This is a page to tell your story. You can do it publicly or anonymously. If you feel comfortable and are legally allowed to do so, please name your abuser. Even if it is just a first name or initial, it is important to say who it was. If the person was not charged, please do not state his or her full name. That is for your protection, just as much as ours.
The decision to tell your story and claim the truth of your abuse is life-changing. We applaud your courage and want you to know that you are not alone.
Telling your truth is rarely a one-time event, and it can have different effects on you at different times. Don’t be surprised if posting your story on our story wall leaves you feeling raw and vulnerable, as well as liberated and empowered. Part of it depends on where you are in your healing journey towards learning hope.
Many times, when someone tells their story for the first time, it is motivated by the unbearable burden of keeping such a secret. Many people have played a part in keeping this secret and your telling of your truth will no doubt have an effect on them as well. If this is your first time telling your story, we sincerely hope you have access to a qualified therapist, counselor, or at the very least, a supportive friend.
Telling your story can many times be a way of processing what happened to you, or lessening the pain by sharing it with others of us who care and listen. If this is not the first time you have shared what happened to you, you may find it helpful to tell your story in different ways: chronologically, by main characters, by lessons learned or grouped by some other means. Therapists tell us that revisiting the trauma you experienced in new and different ways can help you de-mystify and disarm the experience.
No matter how many times, and in how many ways you tell your story, though, don’t be alarmed when it temporarily propels you back into the pain and leaves you feeling vulnerable. Be aware that not everyone will react to your story in positive, supportive ways. Be sure to take care of yourself when this happens. Be kind to yourself, set boundaries for yourself and seek help, if you need it.
Again, thanks for your courage and strength. Thanks for telling your story. May this be a piece in your journey that helps you learn hope!
Jennifer and Jackie
PS – If you need to talk to someone after putting yourself out there, please email us or look on the resource page for a place to talk.

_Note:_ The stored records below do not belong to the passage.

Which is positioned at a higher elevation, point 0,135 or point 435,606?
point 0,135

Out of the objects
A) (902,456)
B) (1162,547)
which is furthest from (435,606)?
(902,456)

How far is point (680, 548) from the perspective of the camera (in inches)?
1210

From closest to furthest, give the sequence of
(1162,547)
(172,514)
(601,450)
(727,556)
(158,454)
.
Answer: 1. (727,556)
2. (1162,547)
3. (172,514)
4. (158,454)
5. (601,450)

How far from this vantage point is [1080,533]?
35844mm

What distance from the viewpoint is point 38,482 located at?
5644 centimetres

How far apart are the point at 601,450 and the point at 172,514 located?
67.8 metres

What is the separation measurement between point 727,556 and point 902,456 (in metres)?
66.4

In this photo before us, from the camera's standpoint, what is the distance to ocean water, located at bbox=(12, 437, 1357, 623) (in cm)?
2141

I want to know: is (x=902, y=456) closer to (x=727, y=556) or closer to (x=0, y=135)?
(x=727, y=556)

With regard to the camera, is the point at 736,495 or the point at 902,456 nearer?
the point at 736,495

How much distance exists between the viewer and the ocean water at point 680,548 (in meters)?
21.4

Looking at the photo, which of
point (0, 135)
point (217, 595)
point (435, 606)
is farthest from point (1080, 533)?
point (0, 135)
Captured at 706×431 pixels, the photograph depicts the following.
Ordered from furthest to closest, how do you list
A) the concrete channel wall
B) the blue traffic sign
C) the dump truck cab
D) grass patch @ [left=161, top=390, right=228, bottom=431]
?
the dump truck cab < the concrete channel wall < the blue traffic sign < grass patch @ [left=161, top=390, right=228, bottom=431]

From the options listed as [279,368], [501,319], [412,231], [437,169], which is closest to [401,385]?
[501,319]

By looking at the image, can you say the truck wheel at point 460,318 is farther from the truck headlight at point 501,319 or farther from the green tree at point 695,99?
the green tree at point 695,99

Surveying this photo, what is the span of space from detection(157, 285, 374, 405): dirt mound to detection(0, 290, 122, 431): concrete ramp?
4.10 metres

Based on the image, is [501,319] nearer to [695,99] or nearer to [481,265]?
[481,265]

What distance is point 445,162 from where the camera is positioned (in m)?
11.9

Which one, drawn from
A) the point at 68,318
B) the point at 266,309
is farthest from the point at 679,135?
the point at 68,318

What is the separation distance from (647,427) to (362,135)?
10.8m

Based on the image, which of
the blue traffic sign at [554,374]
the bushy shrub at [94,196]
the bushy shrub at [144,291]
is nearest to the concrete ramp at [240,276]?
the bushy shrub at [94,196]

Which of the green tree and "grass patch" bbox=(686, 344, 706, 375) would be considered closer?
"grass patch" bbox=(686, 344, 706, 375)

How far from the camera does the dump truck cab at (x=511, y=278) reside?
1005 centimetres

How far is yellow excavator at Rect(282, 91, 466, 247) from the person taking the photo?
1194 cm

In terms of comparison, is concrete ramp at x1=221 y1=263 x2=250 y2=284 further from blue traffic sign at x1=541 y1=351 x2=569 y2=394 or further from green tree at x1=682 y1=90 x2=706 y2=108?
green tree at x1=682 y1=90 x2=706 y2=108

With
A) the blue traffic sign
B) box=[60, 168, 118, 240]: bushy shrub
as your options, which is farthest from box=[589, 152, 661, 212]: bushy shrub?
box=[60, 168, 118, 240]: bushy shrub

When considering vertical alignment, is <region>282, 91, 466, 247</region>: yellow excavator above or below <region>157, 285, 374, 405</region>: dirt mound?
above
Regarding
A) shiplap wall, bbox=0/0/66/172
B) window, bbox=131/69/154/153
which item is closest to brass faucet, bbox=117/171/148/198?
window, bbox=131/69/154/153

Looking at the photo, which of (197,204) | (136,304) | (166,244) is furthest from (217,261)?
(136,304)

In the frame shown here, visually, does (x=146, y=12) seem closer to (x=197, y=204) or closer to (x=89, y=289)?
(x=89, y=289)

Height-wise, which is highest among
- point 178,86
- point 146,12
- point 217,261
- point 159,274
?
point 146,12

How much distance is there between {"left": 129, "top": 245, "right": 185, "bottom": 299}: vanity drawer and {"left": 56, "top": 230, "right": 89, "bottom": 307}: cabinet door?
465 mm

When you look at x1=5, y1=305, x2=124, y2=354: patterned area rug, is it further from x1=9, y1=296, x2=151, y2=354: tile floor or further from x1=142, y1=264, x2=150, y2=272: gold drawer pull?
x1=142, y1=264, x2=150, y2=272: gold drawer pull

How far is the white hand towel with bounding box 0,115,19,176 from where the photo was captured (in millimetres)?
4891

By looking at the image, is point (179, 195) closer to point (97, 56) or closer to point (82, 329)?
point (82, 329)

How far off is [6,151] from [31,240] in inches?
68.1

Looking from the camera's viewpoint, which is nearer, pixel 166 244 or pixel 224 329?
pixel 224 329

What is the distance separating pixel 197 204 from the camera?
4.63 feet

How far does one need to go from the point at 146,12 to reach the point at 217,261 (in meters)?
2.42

PPS – If you need some food for thought, here are some questions to get you thinking.
What age where you when the abuse started?
Where there others you know of who were abused?
When did it stop?
What is your worst memory (and this does not have to be a physical description but it can be)?
What is your best memory in life?
How old were you when you told?
If you have children, how did you tell them, if you did?
What gives you strength every day to get up and be a survivor?
Did you get therapy?
Do you feel like a voice for others?
Was there an “aha moment” when you knew you would survive?
What got you through when you were being abused?
Are their people who helped you, whether or not they knew what was going on?
If there is one thing you could tell children to protect themselves, what would it be?
If there is one thing you could tell children after abuse has happened, what would it be?
If there is one thing you could tell adults who are struggling, what would it be?
What is one thing in life you never thought you could do because of the pain you knew, but found the strength to do?
What is one thing you still dream of doing?
Tattoos, marks, scars that bear a story of survival and stories behind them?